Supplied passage:
--- Begin ---
The various component organizations of the ADHO have been meeting in one form or another since the 1970s; so too the Computer Applications in Archaeology Conference has been publishing its proceedings since 1973. Archaeologists have been running simulations, doing spatial analysis, clustering, imaging, geophysicing, 3d modeling, neutron activation analyzing, x-tent modeling , etc, for what seems like ages. Happily, there is no one definition of ‘dh’ that everyone agrees on (see the various definitions collected at http://definingdh.org/; reload the page to get a new definition). For us, a defining characteristic of DH work is that public use we discussed above. But, another characteristic that we find useful to consider is the purpose to which computation is put in DH work. This means that digital work also has to be situated in the contexts of power and access and control (which sometimes means that digital work is mis-characterised as being part of a ‘neo-liberal’ agenda to reduce knowledge work to base profit motifs, eg Brouiellet; more thoughtful work about the confluence of the digital with neoliberalism may be found in Caraher xxxx and Kansa xxxx and Greenspan xxx. We discuss the ethical dimensions to digital work more fully in [The Ethics of Big Data in Archaeology].)

For us, a key difference between the kind of computational archaeology of the last years of the twentieth century versus the emerging digital archaeology of the last decade lie in the idea of the purpose behind the computing power. Trevor Owens, a digital archivist, draws attention to the purpose behind one’s use of computational power – generative discovery versus justification of an hypothesis (tjowens 2012). Discovery marks out the digital humanist whilst justification signals the humanist who uses computers. Discovery and justification are critically different concepts. For Owens, if we are using computational power to deform our texts, then we are trying to see things in a new light, to create new juxtapositions, to spark new insight. Stephen Ramsay talks about this too in Reading Machines (Ramsay 2011, 33), discussing the work of Samuels and McGann, (Samuels and McGann 1999): “Reading a poem backward is like viewing the face of a watch sideways – a way of unleashing the potentialities that altered perspectives may reveal”. This kind of reading of data (especially, but not necessarily, through digital manipulation), does not happen very much at all in archaeology. If ‘deformance’ is a key sign of the digital humanities, then digital archaeologists are not digital humanists. Owen’s point isn’t to signal who’s in or who’s out, but rather to draw attention to the fact that:

When we separate out the the context of discovery and exploration from the context of justification we end up clarifying the terms of our conversation. There is a huge difference between “here is an interesting way of thinking about this” and “This evidence supports this claim.”
--- End ---
Information given:
--- Begin ---
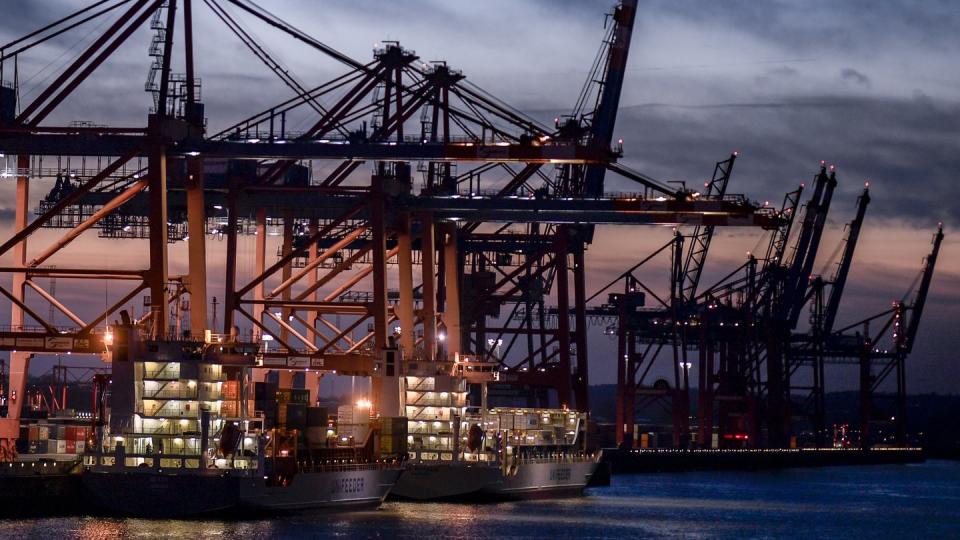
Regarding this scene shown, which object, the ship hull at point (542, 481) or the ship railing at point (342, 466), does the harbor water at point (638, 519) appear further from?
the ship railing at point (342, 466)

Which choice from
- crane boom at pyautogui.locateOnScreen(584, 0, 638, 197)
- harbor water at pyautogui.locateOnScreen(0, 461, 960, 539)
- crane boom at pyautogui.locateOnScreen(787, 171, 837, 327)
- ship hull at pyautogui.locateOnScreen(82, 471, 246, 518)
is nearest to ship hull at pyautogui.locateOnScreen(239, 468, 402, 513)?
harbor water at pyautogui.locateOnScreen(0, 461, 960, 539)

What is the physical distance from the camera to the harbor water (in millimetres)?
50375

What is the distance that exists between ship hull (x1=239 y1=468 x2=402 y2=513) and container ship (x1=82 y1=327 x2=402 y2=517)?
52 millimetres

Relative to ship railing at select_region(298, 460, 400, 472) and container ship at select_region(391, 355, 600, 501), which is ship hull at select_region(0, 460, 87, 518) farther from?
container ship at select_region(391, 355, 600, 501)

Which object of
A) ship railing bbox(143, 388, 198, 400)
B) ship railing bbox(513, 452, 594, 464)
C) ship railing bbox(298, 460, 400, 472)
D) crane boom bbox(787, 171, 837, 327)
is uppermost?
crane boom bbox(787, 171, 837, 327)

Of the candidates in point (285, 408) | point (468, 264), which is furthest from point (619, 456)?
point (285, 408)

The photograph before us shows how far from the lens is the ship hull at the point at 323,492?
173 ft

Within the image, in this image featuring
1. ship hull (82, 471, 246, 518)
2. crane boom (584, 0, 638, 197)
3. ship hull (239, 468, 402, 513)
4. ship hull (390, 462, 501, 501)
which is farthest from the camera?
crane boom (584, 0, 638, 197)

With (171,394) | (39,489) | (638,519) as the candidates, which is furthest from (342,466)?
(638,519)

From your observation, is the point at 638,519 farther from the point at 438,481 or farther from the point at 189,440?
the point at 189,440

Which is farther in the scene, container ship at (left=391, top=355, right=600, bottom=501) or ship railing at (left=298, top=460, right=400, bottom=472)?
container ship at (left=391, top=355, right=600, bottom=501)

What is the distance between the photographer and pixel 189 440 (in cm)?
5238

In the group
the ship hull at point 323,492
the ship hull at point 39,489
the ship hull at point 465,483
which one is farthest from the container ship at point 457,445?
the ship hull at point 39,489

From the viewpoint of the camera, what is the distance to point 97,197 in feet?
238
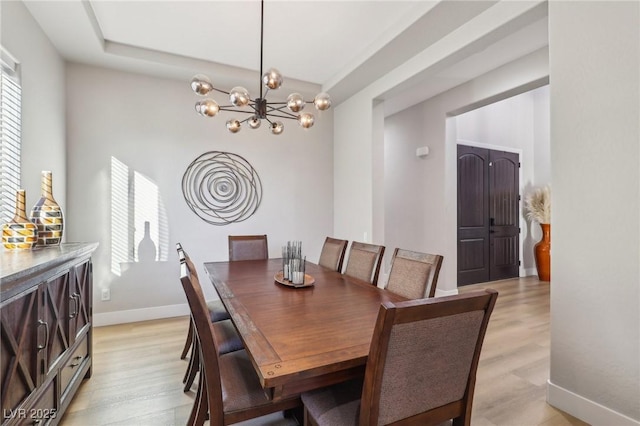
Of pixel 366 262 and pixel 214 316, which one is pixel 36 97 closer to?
--- End ---
--- Begin ---
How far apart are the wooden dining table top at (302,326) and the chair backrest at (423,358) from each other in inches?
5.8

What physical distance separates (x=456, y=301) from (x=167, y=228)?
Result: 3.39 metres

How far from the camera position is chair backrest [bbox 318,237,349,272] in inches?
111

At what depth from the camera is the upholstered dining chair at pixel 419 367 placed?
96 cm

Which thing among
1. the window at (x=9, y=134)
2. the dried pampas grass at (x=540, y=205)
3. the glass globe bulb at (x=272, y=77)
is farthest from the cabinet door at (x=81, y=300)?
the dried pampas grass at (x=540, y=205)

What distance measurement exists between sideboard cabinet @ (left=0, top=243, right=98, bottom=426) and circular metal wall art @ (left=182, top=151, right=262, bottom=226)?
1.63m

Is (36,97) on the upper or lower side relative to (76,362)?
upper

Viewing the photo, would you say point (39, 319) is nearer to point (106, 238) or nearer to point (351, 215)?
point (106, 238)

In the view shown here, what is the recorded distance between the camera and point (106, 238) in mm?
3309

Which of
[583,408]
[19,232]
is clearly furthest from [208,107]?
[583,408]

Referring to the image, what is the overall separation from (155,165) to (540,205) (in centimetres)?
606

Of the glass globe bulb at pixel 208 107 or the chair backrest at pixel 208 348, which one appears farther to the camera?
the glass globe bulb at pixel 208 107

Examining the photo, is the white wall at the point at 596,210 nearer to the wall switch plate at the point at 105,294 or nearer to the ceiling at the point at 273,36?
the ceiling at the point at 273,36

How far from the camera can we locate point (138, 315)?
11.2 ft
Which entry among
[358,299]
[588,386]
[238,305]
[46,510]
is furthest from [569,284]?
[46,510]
--- End ---
--- Begin ---
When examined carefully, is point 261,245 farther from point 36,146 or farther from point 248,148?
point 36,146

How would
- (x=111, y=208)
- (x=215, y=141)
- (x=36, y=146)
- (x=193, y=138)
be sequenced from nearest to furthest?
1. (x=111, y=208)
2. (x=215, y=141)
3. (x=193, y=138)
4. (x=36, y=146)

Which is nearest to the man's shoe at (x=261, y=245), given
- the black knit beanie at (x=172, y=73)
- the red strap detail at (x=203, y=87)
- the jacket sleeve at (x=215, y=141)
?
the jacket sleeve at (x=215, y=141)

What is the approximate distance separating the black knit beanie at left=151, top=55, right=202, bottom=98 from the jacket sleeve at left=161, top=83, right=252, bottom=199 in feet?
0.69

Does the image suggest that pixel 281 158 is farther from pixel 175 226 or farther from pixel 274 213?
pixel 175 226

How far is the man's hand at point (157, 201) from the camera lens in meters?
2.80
--- End ---
Job A:
In the passage on digital archaeology, why might digital archaeologists not count as digital humanists? Answer in one to three sentences.
Job B:
Continue the passage on digital archaeology, starting after its last sentence.

Response A:
The passage treats "deformance," the manipulation of data or texts to see them in a new light and spark new insight, as a key sign of the digital humanities. That kind of reading happens very little in archaeology. So if deformance is what marks digital humanists, digital archaeologists are not digital humanists.

Response B:
This is important in the wider conversation concerning how we evaluate digital scholarship. We’ve used computers in archaeology for decades to try to justify or otherwise connect our leaps of logic and faith, spanning the gap between our data and the stories we’d like to tell. We believe, on balance, that ‘digital archaeology’ sits along this spectrum between justification and discovery closer to the discovery end, that it sits within the digital humanities and should worry less about hypothesis testing, and concentrate more on discovery and generation, of ‘interesting way[s] of thinking about this’.

Digital archaeology should be a prompt to make us ‘think different’. Let’s take a small example of how that might play out. It’s also worth suggesting that ‘play’ as a strategy for doing digital work is a valid methodology (see Ramsay (2011)). (And of course, the ability to play with computing power is a function of Moore’s law governing the increase in computing power time: computing is no longer a precious resource but something that can be ‘wasted’.)

1.1.2 Archaeological Glitch Art

Bill Caraher is a leading thinker on the implications and practice of digital archaeology. In a post on archaeological glitch art (Caraher 2012) Caraher changed file extensions to fiddle about in the insides of images of archaeological maps. He then looked at them again as images:

The idea … is to combine computer code and human codes to transform our computer mediated image of archaeological reality in unpredictable ways. The process is remarkably similar to analyzing the site via the GIS where we take the “natural” landscape and transform it into a series of symbols, lines, and text. By manipulating the code that produces these images in both random and patterned ways, we manipulate the meaning of the image and the way in which these images communicate information to the viewer. We problematize the process and manifestation of mediating between the experienced landscape and its representation as archaeological data.

Similarly, Graham’s work in representing archaeological data in sound (a literal auditory metaphor) translates movement over space (or through time) into a soundscape of tones (Graham 2017). This frees us from the tyranny of the screen and visual modes of knowing that often occlude more than they reveal (for instance, our Western-framed understanding of the top of the page or screen as ‘north’ means we privilege visual patterns in the vertical dimension over the horizontal (Montello et al. 2003)).

These playful approaches force us to rethink some of our norms of communication, our norms of what archaeology can concern itself with. It should be apparent that digital archaeology transcends mere ‘digital skills’ or ‘tool use’; but it also suffers from being ‘cool’.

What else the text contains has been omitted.